======== 提供された抜粋

MP98は、同一チップ上に4個のプロセッサー(要素プロセッサー)を集積し、並列に動作させることができる、いわゆる“オンチップ並列型”のプロセッサー。それぞれの要素プロセッサーは125MHzで駆動される。0.15μm CMOSプロセスを採用し、ダイサイズは10.5×10.5mm。64KBのキャッシュを2つ装備する。最大命令処理能力は1000MIPS(125MHz×4並列×2並列スーパースカラ)。最大演算処理能力は2000MOPS(1000MIPS×2演算(16bit))。

供給電圧は1.3Vで、消費電力はメディア処理時で最大1W、アイドル時で25mW。電源遮断回路によるスリープ時で200μWとなる。命令待機時には、動作プロセッサー数を制御したり、低消費電力回路を利用することで、消費電力を抑える。また、動作周波数を下げた要素プロセッサーを複数搭載することで、従来型の高速マイクロプロセッサー(毎秒10億回以上の命令処理能力を持つもの)に比べ、100分の1以下の低消費電力を実現したという。MP98を採用したモバイル端末は、従来の平均的なノートパソコンと比べ、電池駆動時間が約10倍になる(数十時間)としている。

================
======== 提供データ

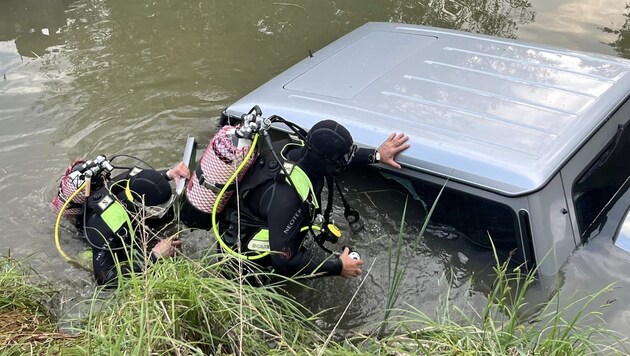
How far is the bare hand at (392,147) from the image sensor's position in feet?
9.73

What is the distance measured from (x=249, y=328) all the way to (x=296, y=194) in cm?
74

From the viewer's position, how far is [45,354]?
2648 millimetres

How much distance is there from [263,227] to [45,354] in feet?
4.03

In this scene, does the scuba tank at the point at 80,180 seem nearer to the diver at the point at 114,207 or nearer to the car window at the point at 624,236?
the diver at the point at 114,207

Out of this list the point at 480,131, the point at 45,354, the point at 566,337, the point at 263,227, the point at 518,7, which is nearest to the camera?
the point at 566,337

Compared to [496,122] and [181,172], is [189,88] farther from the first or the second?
[496,122]

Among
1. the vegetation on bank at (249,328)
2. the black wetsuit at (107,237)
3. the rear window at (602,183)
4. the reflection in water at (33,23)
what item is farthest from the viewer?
the reflection in water at (33,23)

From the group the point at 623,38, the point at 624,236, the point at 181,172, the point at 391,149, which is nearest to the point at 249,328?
the point at 391,149

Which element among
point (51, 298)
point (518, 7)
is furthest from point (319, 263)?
point (518, 7)

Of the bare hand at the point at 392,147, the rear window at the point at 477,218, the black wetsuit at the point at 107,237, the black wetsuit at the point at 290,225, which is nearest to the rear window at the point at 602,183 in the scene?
the rear window at the point at 477,218

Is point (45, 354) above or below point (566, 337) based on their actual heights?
below

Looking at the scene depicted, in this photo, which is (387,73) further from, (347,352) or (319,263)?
(347,352)

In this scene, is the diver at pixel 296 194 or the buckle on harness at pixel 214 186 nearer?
the diver at pixel 296 194

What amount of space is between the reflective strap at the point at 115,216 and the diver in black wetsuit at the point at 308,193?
0.97 meters
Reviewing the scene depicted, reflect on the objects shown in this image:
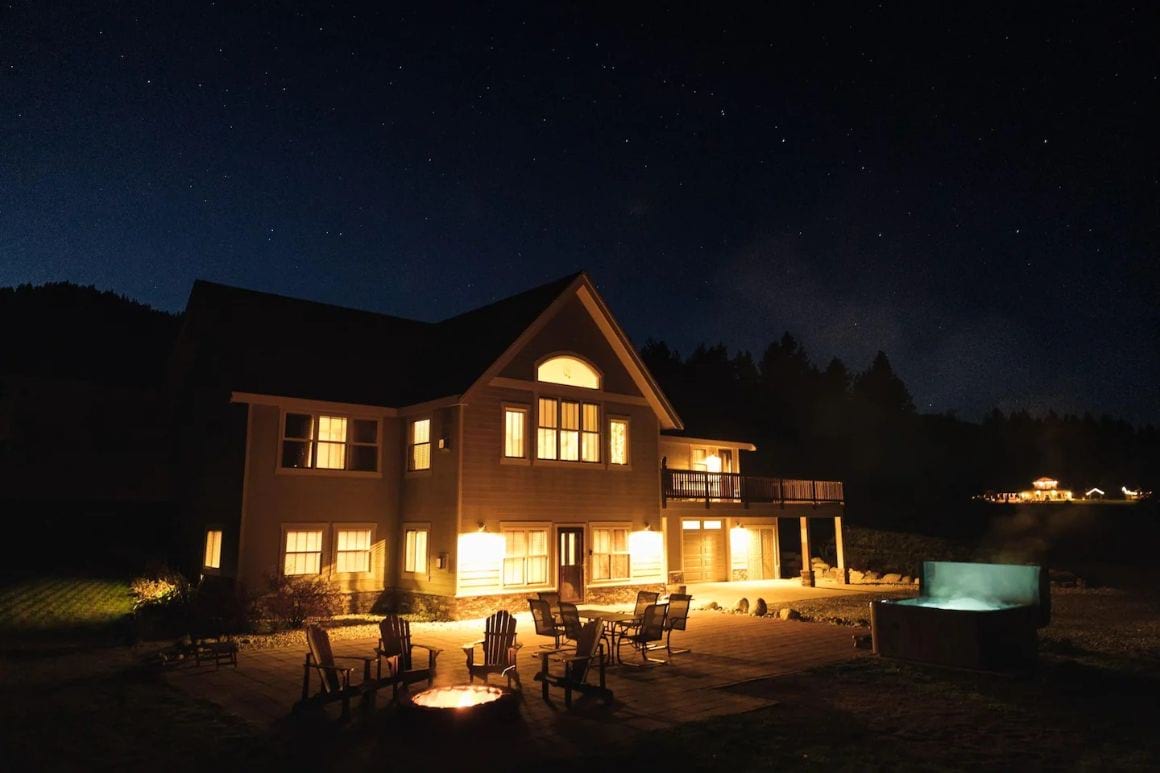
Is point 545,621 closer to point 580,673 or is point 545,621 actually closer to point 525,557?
point 580,673

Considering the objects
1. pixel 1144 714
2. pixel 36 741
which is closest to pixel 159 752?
pixel 36 741

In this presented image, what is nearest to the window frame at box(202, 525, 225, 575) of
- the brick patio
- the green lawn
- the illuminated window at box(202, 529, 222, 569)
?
the illuminated window at box(202, 529, 222, 569)

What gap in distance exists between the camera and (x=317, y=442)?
66.4ft

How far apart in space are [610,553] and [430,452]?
19.7 ft

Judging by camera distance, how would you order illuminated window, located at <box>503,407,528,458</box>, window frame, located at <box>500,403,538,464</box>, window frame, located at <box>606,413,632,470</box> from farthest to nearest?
1. window frame, located at <box>606,413,632,470</box>
2. illuminated window, located at <box>503,407,528,458</box>
3. window frame, located at <box>500,403,538,464</box>

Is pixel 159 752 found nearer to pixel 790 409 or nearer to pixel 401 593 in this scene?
pixel 401 593

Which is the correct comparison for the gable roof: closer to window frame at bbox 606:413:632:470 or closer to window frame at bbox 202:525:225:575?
window frame at bbox 606:413:632:470

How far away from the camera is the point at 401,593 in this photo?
Result: 20625 millimetres

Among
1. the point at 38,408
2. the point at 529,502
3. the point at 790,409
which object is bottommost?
the point at 529,502

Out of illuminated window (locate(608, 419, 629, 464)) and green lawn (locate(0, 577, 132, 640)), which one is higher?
illuminated window (locate(608, 419, 629, 464))

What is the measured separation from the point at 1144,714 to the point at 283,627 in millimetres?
15203

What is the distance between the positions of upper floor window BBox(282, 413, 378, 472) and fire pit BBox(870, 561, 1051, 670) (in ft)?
44.8

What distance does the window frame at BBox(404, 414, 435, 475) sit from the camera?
20766 mm

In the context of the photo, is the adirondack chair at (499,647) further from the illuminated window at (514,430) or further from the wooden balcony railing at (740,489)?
the wooden balcony railing at (740,489)
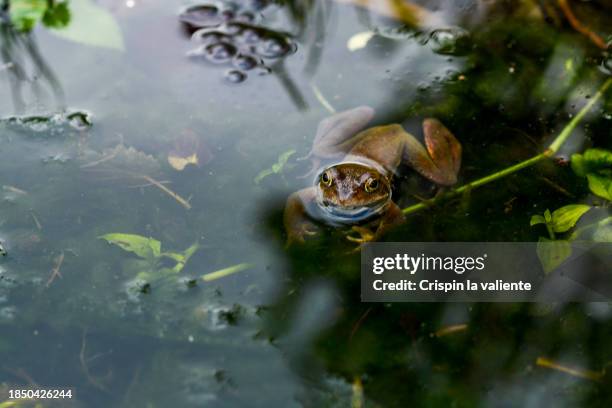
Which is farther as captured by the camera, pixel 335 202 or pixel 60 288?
pixel 335 202

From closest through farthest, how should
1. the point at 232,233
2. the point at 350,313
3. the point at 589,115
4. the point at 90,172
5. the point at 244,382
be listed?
1. the point at 244,382
2. the point at 350,313
3. the point at 232,233
4. the point at 90,172
5. the point at 589,115

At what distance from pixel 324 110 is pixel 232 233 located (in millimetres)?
992

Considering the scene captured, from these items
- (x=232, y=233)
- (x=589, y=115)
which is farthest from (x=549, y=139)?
(x=232, y=233)

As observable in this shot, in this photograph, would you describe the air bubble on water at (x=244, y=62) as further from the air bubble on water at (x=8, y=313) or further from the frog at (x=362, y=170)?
the air bubble on water at (x=8, y=313)

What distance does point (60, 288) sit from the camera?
9.41 ft

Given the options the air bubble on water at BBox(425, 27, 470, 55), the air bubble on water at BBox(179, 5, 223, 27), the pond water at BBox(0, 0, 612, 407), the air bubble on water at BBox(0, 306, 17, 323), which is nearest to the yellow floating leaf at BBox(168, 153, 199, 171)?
the pond water at BBox(0, 0, 612, 407)

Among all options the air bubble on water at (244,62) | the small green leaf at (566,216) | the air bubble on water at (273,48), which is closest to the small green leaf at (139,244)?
the air bubble on water at (244,62)

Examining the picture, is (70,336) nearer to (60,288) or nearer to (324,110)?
(60,288)

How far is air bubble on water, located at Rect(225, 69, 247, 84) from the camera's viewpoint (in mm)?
3844

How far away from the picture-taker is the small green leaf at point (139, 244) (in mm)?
2945

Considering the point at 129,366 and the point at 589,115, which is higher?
→ the point at 589,115

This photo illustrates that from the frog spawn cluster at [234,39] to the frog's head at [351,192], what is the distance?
1.03 meters

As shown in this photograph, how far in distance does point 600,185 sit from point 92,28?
9.86 feet

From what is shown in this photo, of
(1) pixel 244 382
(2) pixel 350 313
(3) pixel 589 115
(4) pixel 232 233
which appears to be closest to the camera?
(1) pixel 244 382
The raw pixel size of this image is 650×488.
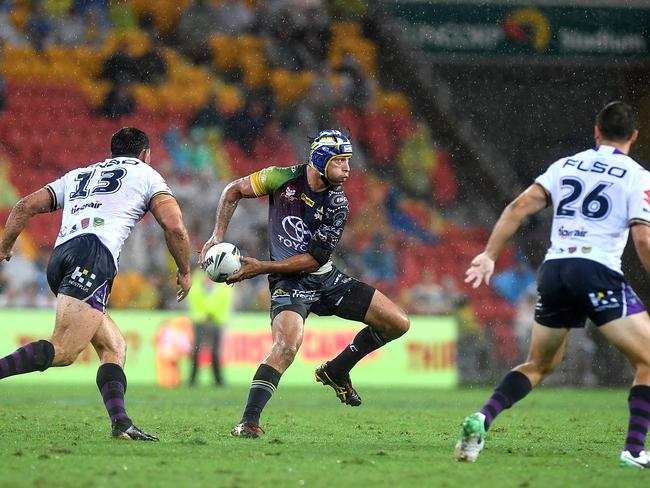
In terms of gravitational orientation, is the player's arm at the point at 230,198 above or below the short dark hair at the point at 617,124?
below

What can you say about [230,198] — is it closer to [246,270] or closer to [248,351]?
[246,270]

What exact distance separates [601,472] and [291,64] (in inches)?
696

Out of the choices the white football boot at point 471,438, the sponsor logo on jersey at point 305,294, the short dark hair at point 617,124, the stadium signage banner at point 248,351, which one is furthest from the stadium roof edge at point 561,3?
the white football boot at point 471,438

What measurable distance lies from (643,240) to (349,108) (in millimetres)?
17080

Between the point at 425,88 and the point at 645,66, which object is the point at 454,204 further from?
the point at 645,66

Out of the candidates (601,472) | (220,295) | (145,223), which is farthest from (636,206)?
(145,223)

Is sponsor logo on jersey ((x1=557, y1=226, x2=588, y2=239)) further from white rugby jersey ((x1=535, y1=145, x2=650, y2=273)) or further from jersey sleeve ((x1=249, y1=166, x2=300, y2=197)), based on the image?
jersey sleeve ((x1=249, y1=166, x2=300, y2=197))

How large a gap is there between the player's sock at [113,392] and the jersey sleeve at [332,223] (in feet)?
6.04

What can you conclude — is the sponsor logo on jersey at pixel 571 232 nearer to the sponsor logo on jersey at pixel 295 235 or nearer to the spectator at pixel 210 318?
the sponsor logo on jersey at pixel 295 235

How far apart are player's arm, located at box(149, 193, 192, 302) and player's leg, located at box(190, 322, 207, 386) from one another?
32.2 feet

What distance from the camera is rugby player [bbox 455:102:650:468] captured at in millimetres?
6777

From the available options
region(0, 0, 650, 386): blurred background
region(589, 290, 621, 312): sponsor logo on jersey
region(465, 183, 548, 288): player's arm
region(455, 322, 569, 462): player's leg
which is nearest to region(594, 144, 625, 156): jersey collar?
region(465, 183, 548, 288): player's arm

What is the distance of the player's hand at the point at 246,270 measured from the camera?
8.32 metres

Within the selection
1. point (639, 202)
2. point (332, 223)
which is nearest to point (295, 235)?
point (332, 223)
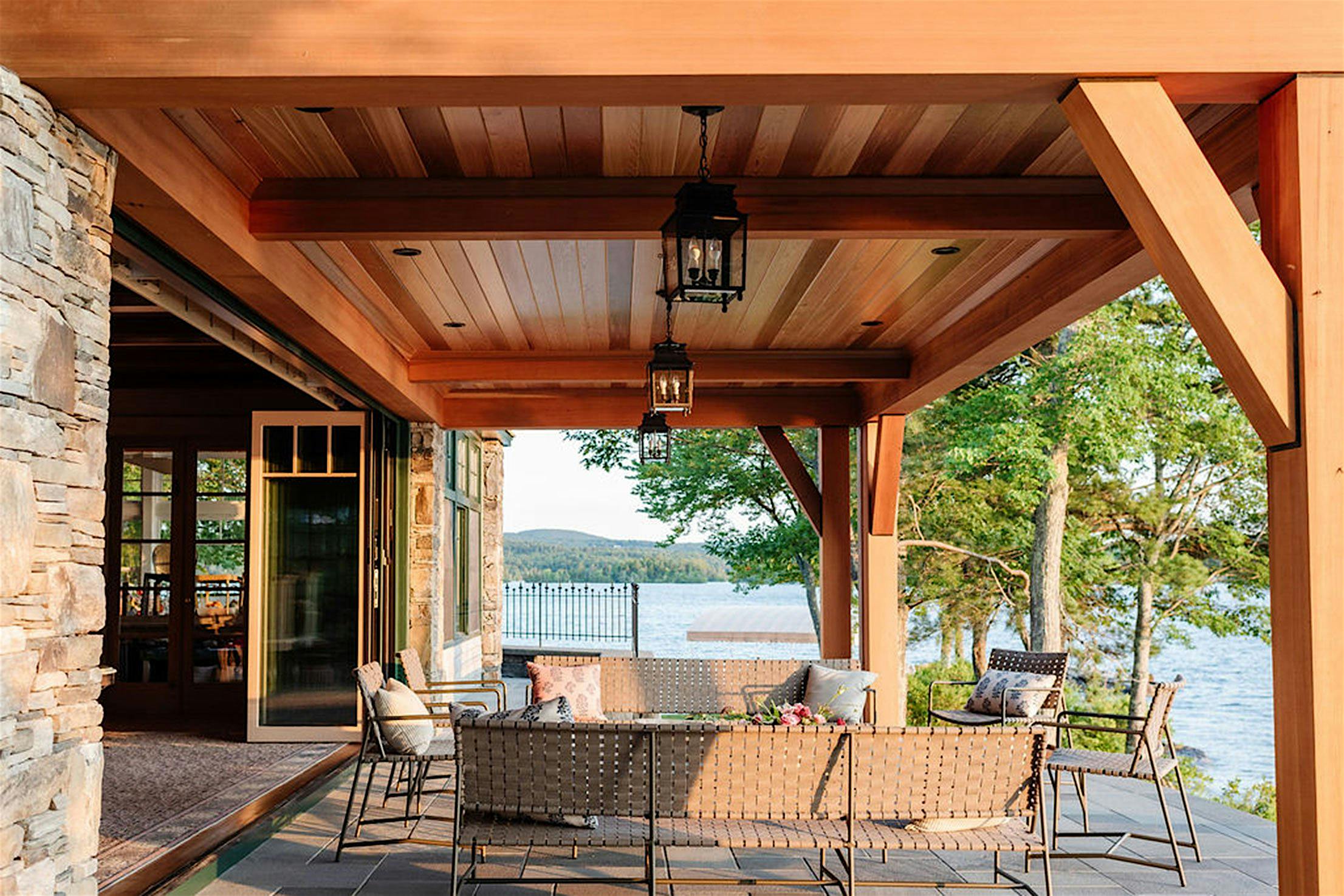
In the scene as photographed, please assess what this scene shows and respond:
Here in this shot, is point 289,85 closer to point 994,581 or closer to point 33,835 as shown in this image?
point 33,835

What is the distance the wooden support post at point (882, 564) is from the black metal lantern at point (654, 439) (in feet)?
6.23

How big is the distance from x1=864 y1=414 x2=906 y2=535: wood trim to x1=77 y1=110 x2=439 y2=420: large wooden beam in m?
3.66

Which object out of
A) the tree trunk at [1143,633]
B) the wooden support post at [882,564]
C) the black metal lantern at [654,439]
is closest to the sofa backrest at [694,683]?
the black metal lantern at [654,439]

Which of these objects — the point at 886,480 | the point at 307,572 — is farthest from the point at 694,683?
the point at 307,572

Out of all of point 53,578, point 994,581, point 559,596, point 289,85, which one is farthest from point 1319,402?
point 559,596

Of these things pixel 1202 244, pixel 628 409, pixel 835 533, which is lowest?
pixel 835 533

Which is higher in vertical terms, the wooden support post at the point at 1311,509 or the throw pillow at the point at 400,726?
the wooden support post at the point at 1311,509

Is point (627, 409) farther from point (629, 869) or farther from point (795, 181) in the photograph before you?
point (795, 181)

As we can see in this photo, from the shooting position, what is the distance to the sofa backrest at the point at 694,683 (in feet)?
22.4

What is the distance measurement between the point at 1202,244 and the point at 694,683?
15.4ft

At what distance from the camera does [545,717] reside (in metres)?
4.77

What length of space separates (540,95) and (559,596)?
47.9 feet

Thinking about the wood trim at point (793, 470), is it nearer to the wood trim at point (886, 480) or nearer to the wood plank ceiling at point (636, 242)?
the wood trim at point (886, 480)

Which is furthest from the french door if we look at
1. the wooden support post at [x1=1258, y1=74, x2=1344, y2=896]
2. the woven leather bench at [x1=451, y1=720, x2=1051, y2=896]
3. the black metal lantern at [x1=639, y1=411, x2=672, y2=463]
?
the wooden support post at [x1=1258, y1=74, x2=1344, y2=896]
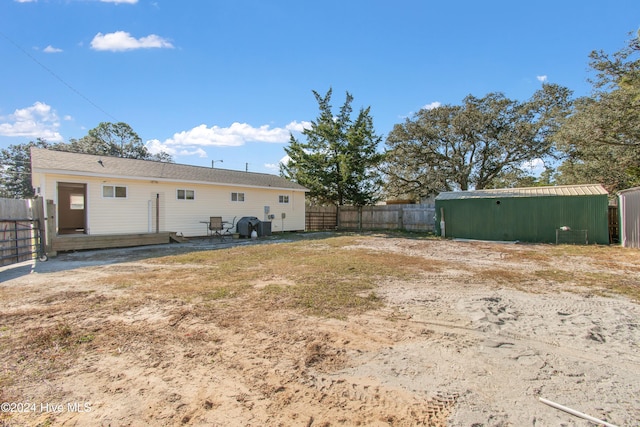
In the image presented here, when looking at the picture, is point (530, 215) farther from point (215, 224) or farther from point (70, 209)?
point (70, 209)

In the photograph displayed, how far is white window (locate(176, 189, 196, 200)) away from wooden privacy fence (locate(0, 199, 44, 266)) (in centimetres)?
529

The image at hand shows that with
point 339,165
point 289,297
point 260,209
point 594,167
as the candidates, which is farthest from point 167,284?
point 594,167

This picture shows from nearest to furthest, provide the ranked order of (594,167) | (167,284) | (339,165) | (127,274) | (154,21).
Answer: (167,284) < (127,274) < (154,21) < (594,167) < (339,165)

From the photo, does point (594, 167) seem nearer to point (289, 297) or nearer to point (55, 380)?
point (289, 297)

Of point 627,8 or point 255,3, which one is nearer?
point 255,3

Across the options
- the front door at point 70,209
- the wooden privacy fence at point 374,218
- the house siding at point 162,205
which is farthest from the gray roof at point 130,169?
the wooden privacy fence at point 374,218

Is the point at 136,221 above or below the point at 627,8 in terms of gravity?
below

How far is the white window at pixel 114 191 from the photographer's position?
11966 mm

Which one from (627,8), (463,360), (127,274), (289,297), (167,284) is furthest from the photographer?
(627,8)

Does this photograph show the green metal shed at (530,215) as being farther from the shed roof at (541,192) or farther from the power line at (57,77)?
the power line at (57,77)

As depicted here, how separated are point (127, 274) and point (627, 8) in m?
18.1

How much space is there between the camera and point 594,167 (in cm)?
1691

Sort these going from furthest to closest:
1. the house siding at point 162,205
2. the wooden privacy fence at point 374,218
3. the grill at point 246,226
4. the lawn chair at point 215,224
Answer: the wooden privacy fence at point 374,218
the grill at point 246,226
the lawn chair at point 215,224
the house siding at point 162,205

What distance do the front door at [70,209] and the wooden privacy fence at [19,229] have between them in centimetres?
540
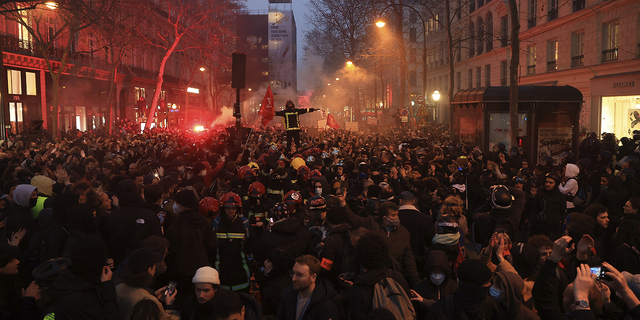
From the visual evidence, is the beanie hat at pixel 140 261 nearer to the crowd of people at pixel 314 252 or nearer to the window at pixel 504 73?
the crowd of people at pixel 314 252

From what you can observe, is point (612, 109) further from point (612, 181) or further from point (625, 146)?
point (612, 181)

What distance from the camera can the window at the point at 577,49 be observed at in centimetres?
2497

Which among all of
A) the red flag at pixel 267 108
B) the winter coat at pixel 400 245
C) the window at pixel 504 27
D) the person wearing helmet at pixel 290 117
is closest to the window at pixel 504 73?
the window at pixel 504 27

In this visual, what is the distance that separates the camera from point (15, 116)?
2936 cm

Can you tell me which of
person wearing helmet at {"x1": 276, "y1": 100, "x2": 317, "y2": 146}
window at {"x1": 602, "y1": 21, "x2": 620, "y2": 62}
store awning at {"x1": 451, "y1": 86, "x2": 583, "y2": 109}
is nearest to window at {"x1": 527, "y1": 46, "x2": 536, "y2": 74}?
window at {"x1": 602, "y1": 21, "x2": 620, "y2": 62}

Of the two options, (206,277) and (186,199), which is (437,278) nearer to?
(206,277)

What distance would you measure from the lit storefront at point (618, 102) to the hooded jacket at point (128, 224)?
2113 centimetres

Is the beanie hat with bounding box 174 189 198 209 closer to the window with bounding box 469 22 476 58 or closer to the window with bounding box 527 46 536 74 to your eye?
the window with bounding box 527 46 536 74

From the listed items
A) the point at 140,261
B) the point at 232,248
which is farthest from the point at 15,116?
the point at 140,261

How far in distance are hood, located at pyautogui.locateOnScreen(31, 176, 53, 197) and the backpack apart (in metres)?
5.64

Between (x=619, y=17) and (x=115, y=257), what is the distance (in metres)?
23.0

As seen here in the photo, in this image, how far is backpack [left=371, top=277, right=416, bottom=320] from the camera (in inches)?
139

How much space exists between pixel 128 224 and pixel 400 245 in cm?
285

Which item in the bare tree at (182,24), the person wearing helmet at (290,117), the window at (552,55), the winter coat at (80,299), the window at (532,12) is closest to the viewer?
the winter coat at (80,299)
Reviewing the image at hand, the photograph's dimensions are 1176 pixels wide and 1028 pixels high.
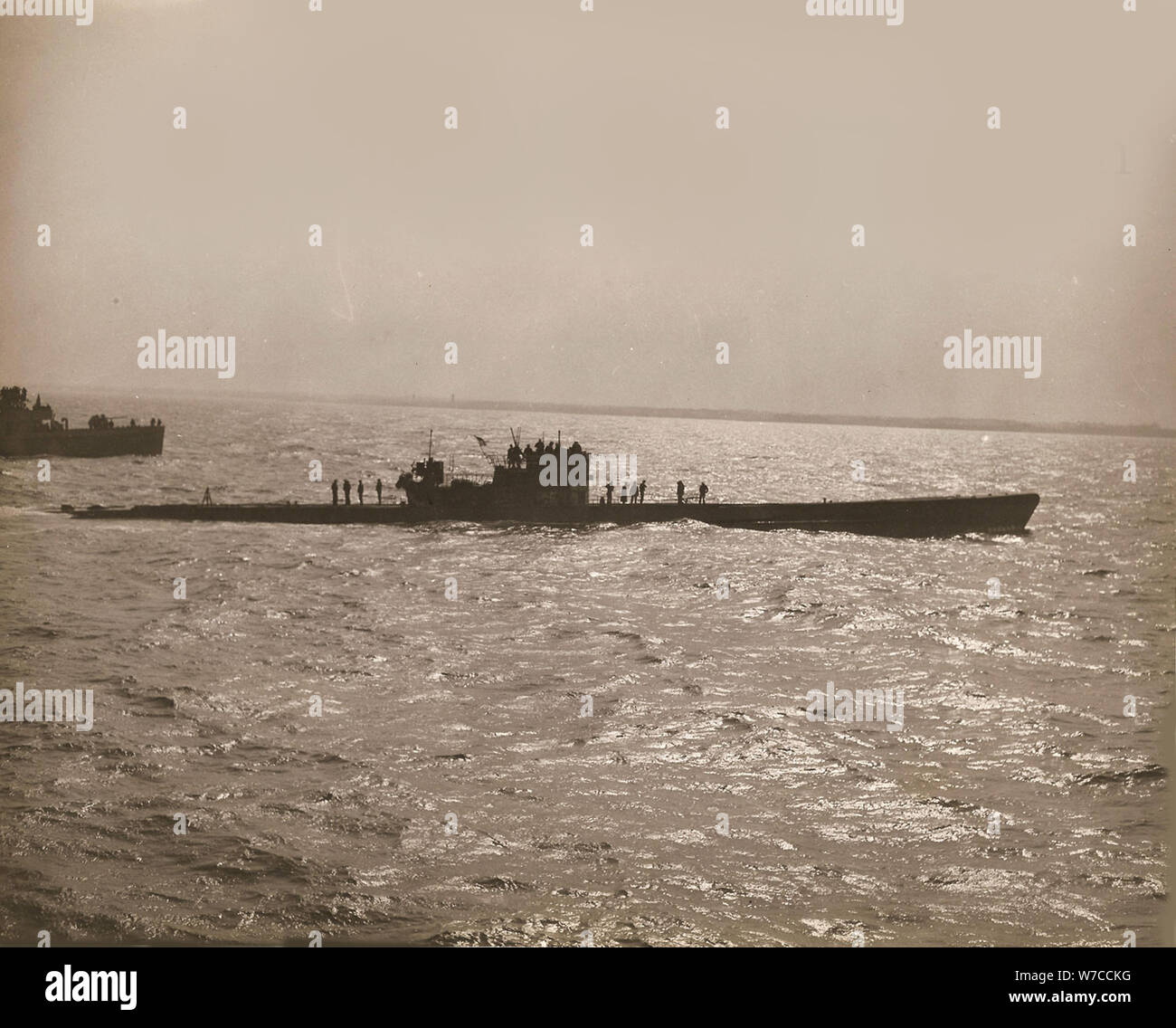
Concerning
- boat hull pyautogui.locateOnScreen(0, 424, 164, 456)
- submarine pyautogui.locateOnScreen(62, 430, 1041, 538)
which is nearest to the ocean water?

================

課題の要件 |
**A)** MP98についての抜粋に照らして、次の(i)〜(iii)が合っているかを判定すること。それぞれ「はい」か「いいえ」で答え、決め手となる抜粋の語句をそのまま引用すること。(i) 各要素プロセッサーは125MHzで駆動される。(ii) アイドル時の消費電力は200μWである。(iii) 64KBのキャッシュを1つ装備する。
**B)** MP98についての抜粋から、「供給電圧は1.3Vで、消費電」を含む語句で始まり「なる(数十時間)としている。」で終わる部分を、一字一句違えずに書き出すこと。
答えは抜粋だけを根拠にすること。

課題の結果 |
**A)**
(i) はい。「それぞれの要素プロセッサーは125MHzで駆動される。」
(ii) いいえ。「アイドル時で25mW」
(iii) いいえ。「64KBのキャッシュを2つ装備する。」

**B)**
供給電圧は1.3Vで、消費電力はメディア処理時で最大1W、アイドル時で25mW。電源遮断回路によるスリープ時で200μWとなる。命令待機時には、動作プロセッサー数を制御したり、低消費電力回路を利用することで、消費電力を抑える。また、動作周波数を下げた要素プロセッサーを複数搭載することで、従来型の高速マイクロプロセッサー(毎秒10億回以上の命令処理能力を持つもの)に比べ、100分の1以下の低消費電力を実現したという。MP98を採用したモバイル端末は、従来の平均的なノートパソコンと比べ、電池駆動時間が約10倍になる(数十時間)としている。